Data rows
******

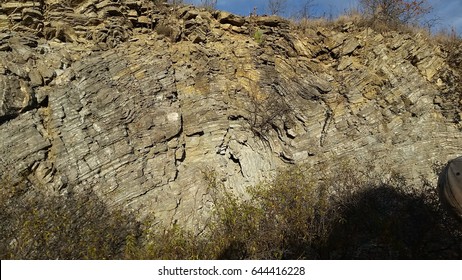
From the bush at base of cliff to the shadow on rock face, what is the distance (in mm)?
3643

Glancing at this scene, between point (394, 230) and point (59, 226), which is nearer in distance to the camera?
point (59, 226)

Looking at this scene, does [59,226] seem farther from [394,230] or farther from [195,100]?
[394,230]

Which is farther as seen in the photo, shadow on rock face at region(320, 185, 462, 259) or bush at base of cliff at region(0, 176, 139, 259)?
shadow on rock face at region(320, 185, 462, 259)

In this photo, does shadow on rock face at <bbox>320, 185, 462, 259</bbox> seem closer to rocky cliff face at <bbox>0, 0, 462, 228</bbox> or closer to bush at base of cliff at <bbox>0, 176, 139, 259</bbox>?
rocky cliff face at <bbox>0, 0, 462, 228</bbox>

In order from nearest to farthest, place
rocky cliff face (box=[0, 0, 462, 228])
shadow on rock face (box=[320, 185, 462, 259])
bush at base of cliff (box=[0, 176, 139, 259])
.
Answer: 1. bush at base of cliff (box=[0, 176, 139, 259])
2. shadow on rock face (box=[320, 185, 462, 259])
3. rocky cliff face (box=[0, 0, 462, 228])

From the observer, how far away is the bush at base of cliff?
5402mm

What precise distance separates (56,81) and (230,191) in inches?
166

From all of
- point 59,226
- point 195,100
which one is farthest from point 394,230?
point 59,226

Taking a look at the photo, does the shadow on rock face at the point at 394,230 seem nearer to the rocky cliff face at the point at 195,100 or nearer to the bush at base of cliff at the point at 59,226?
the rocky cliff face at the point at 195,100

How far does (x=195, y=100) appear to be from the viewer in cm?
823

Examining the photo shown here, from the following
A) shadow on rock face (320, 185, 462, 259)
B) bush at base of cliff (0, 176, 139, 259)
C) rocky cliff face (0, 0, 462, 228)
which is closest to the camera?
bush at base of cliff (0, 176, 139, 259)

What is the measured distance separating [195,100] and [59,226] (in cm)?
379

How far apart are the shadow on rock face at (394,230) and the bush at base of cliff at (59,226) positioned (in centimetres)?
364

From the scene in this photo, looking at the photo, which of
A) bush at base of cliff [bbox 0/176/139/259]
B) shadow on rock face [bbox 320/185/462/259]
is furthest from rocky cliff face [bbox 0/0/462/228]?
shadow on rock face [bbox 320/185/462/259]
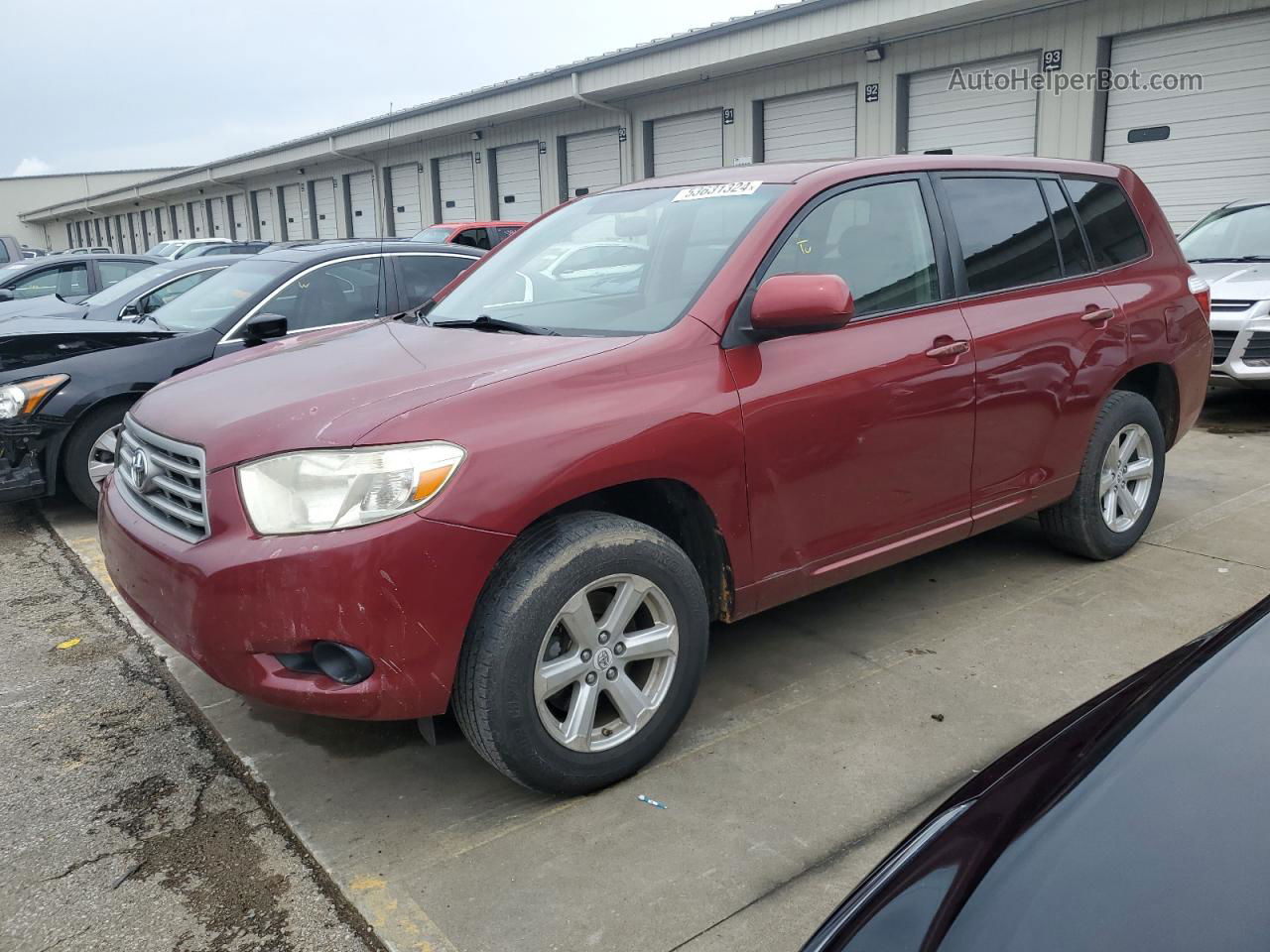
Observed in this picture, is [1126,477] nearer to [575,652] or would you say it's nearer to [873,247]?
[873,247]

******

Task
Output precisely the lines in the material above from the line containing "Looking at this" through its last line, and omit pictures.

Task response
Looking at this scene, does [59,226] seem farther from [394,230] or farther from [195,100]?
[394,230]

Which is farther as seen in the photo, shadow on rock face at region(320, 185, 462, 259) or bush at base of cliff at region(0, 176, 139, 259)?
shadow on rock face at region(320, 185, 462, 259)

In this photo, does shadow on rock face at <bbox>320, 185, 462, 259</bbox> seem closer to rocky cliff face at <bbox>0, 0, 462, 228</bbox> or closer to bush at base of cliff at <bbox>0, 176, 139, 259</bbox>?
rocky cliff face at <bbox>0, 0, 462, 228</bbox>

In order from nearest to farthest, place
rocky cliff face (box=[0, 0, 462, 228])
shadow on rock face (box=[320, 185, 462, 259])
bush at base of cliff (box=[0, 176, 139, 259])
.
Answer: 1. bush at base of cliff (box=[0, 176, 139, 259])
2. shadow on rock face (box=[320, 185, 462, 259])
3. rocky cliff face (box=[0, 0, 462, 228])

From the observer, how far away is the bush at base of cliff?
5402mm

What precise distance separates (56,81) and (230,191) in inches?
166

From all of
- point 59,226
- point 195,100
which one is farthest from point 394,230?
point 59,226

Taking a look at the photo, does the shadow on rock face at the point at 394,230 seem nearer to the rocky cliff face at the point at 195,100 or nearer to the bush at base of cliff at the point at 59,226?
the rocky cliff face at the point at 195,100

How far does (x=195, y=100) appear to be from the viewer in cm?
823

Examining the photo shown here, from the following
A) shadow on rock face (320, 185, 462, 259)
B) bush at base of cliff (0, 176, 139, 259)
C) rocky cliff face (0, 0, 462, 228)
which is closest to the camera?
bush at base of cliff (0, 176, 139, 259)

What is the measured distance separating [195,100] and [59,226] (in cm)?
379

How far apart are the shadow on rock face at (394,230) and the bush at base of cliff at (59,226) positioned (in centimetres)?
364

From the scene in this photo, looking at the photo, which of
A) bush at base of cliff [bbox 0/176/139/259]
B) shadow on rock face [bbox 320/185/462/259]
is furthest from rocky cliff face [bbox 0/0/462/228]?
shadow on rock face [bbox 320/185/462/259]
Observed in this picture, is [1126,477] nearer to [575,652] or would you say it's nearer to [873,247]?
[873,247]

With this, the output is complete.